### [What you need to do]
Return every one of the items below verbatim, leaving out the pictures.

### [Excerpts of spatial question data]
※ ※ ※

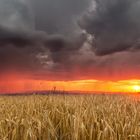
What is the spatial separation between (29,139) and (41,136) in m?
0.25

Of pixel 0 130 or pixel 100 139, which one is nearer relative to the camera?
pixel 100 139

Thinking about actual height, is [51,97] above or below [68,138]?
above

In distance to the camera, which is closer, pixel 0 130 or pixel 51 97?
pixel 0 130

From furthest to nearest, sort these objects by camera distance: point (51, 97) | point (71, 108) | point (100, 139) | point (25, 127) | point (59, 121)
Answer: point (51, 97)
point (71, 108)
point (59, 121)
point (25, 127)
point (100, 139)

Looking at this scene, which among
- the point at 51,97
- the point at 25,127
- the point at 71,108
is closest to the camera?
the point at 25,127

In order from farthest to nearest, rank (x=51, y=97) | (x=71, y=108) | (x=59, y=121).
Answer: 1. (x=51, y=97)
2. (x=71, y=108)
3. (x=59, y=121)

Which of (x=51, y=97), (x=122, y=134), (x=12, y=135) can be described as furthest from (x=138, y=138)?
(x=51, y=97)

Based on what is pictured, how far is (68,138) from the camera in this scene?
4484 millimetres

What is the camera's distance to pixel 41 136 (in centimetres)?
461

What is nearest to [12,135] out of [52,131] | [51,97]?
[52,131]

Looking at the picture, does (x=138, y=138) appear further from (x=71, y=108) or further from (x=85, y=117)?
(x=71, y=108)

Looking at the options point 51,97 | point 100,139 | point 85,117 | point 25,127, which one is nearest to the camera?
point 100,139

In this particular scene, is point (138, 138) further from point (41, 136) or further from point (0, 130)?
point (0, 130)

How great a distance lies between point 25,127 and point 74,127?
2.72ft
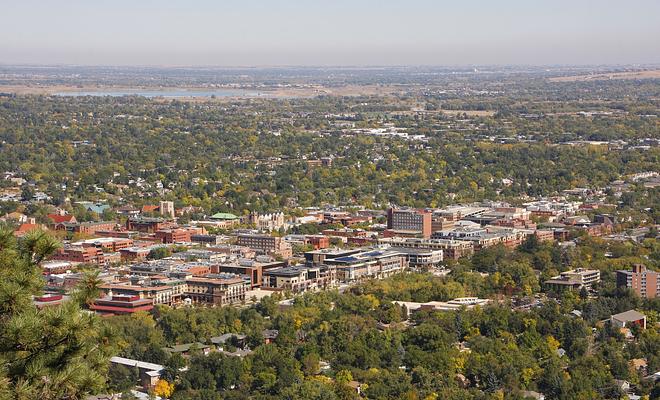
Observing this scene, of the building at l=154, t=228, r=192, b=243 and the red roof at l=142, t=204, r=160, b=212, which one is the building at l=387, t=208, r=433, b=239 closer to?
the building at l=154, t=228, r=192, b=243

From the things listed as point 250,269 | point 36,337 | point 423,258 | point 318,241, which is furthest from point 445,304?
point 36,337

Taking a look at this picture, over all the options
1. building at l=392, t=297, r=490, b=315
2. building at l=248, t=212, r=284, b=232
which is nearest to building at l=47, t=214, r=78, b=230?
building at l=248, t=212, r=284, b=232

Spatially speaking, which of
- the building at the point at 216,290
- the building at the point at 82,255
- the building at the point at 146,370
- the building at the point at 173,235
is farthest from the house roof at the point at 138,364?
the building at the point at 173,235

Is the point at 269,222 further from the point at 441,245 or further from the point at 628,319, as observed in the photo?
the point at 628,319

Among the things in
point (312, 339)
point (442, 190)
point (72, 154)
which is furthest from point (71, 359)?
point (72, 154)

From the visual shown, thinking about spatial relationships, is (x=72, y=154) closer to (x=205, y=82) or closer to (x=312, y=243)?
(x=312, y=243)

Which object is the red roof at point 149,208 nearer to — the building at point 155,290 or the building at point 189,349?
the building at point 155,290
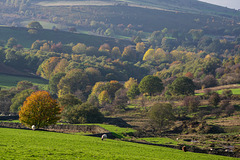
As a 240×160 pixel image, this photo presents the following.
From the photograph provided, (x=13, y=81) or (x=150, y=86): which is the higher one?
(x=150, y=86)

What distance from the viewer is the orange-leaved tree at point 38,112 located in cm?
5875

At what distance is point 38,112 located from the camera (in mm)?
59719

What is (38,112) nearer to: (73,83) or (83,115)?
(83,115)

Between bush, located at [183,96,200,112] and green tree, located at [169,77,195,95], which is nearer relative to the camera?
bush, located at [183,96,200,112]

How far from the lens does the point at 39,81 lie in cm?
17175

※ ※ ※

### [Output below]
What is the spatial separation between (29,139) and (41,136) in m?
0.25

Of pixel 0 130 or pixel 100 139, which one is nearer relative to the camera?
pixel 100 139

Thinking about actual height, is [51,97] above or below [68,138]?
above

In distance to the camera, which is closer, pixel 0 130 or pixel 51 97?
pixel 0 130

From furthest to nearest, sort these objects by camera distance: point (51, 97) | point (71, 108) | point (100, 139) | point (25, 127) | point (59, 121)
Answer: point (51, 97)
point (71, 108)
point (59, 121)
point (25, 127)
point (100, 139)

Looking at this scene, which among
- the point at 51,97
- the point at 25,127
- the point at 71,108
is closest to the camera?
the point at 25,127

In order from farthest to nearest, rank (x=51, y=97) | (x=71, y=108) | (x=59, y=121).
Answer: 1. (x=51, y=97)
2. (x=71, y=108)
3. (x=59, y=121)

Which of (x=51, y=97), (x=122, y=134), (x=12, y=135) can be described as furthest from (x=138, y=138)?
(x=51, y=97)

Based on what is pictured, how far is (68,138) from the camera in this scene?
4484 millimetres

What is the camera's distance to pixel 41 136 (in centimetres)?
461

What is nearest to [12,135] out of [52,131] | [51,97]?
[52,131]

Looking at the picture, does (x=138, y=138) appear further from (x=71, y=108) or further from (x=85, y=117)?
(x=71, y=108)

Looking at the options point 51,97 | point 100,139 | point 85,117 | point 25,127, which one is nearest to the camera?
point 100,139

In this particular scene, is point (138, 138) further from point (41, 136) or further from point (0, 130)?
point (0, 130)

How great a distance lies between point 25,127 and point 74,127?
2.72ft
Observing this scene, of the building at l=154, t=228, r=192, b=243 and the red roof at l=142, t=204, r=160, b=212, which one is the building at l=387, t=208, r=433, b=239 closer to?
the building at l=154, t=228, r=192, b=243

From the things listed as point 250,269 | point 36,337 | point 423,258 | point 318,241, which is furthest from point 445,304?
point 36,337

Taking a look at this picture, over all the options
1. building at l=392, t=297, r=490, b=315
2. building at l=248, t=212, r=284, b=232
which is nearest to building at l=47, t=214, r=78, b=230?
building at l=248, t=212, r=284, b=232

Spatially speaking, which of
- the building at the point at 216,290
- the building at the point at 82,255
- the building at the point at 146,370
- the building at the point at 173,235
is farthest from the house roof at the point at 138,364?
the building at the point at 173,235

Is the point at 269,222 further from the point at 441,245 or further from the point at 628,319, as observed in the photo?
the point at 628,319

Among the things in
point (312, 339)
point (442, 190)
point (72, 154)
which is furthest from point (71, 359)?
point (72, 154)

From the visual shown, thinking about spatial relationships, is (x=72, y=154) closer to (x=205, y=82) or closer to (x=312, y=243)?
(x=312, y=243)

Which object is the red roof at point 149,208 nearer to — the building at point 155,290 or the building at point 189,349?
the building at point 155,290
As a 240×160 pixel image, this photo presents the following.
From the photograph provided, (x=13, y=81) or (x=150, y=86): which is the higher one?
(x=150, y=86)

What distance from the viewer is the orange-leaved tree at point 38,112 located in cm?
5875

At what distance is point 38,112 located from the camera (in mm)?
59719

What is (38,112) nearer to: (73,83) or (83,115)?
(83,115)

Between bush, located at [183,96,200,112] and green tree, located at [169,77,195,95], which is nearer relative to the camera?
bush, located at [183,96,200,112]

How far from the lens does the point at 39,81 lie in cm?
17175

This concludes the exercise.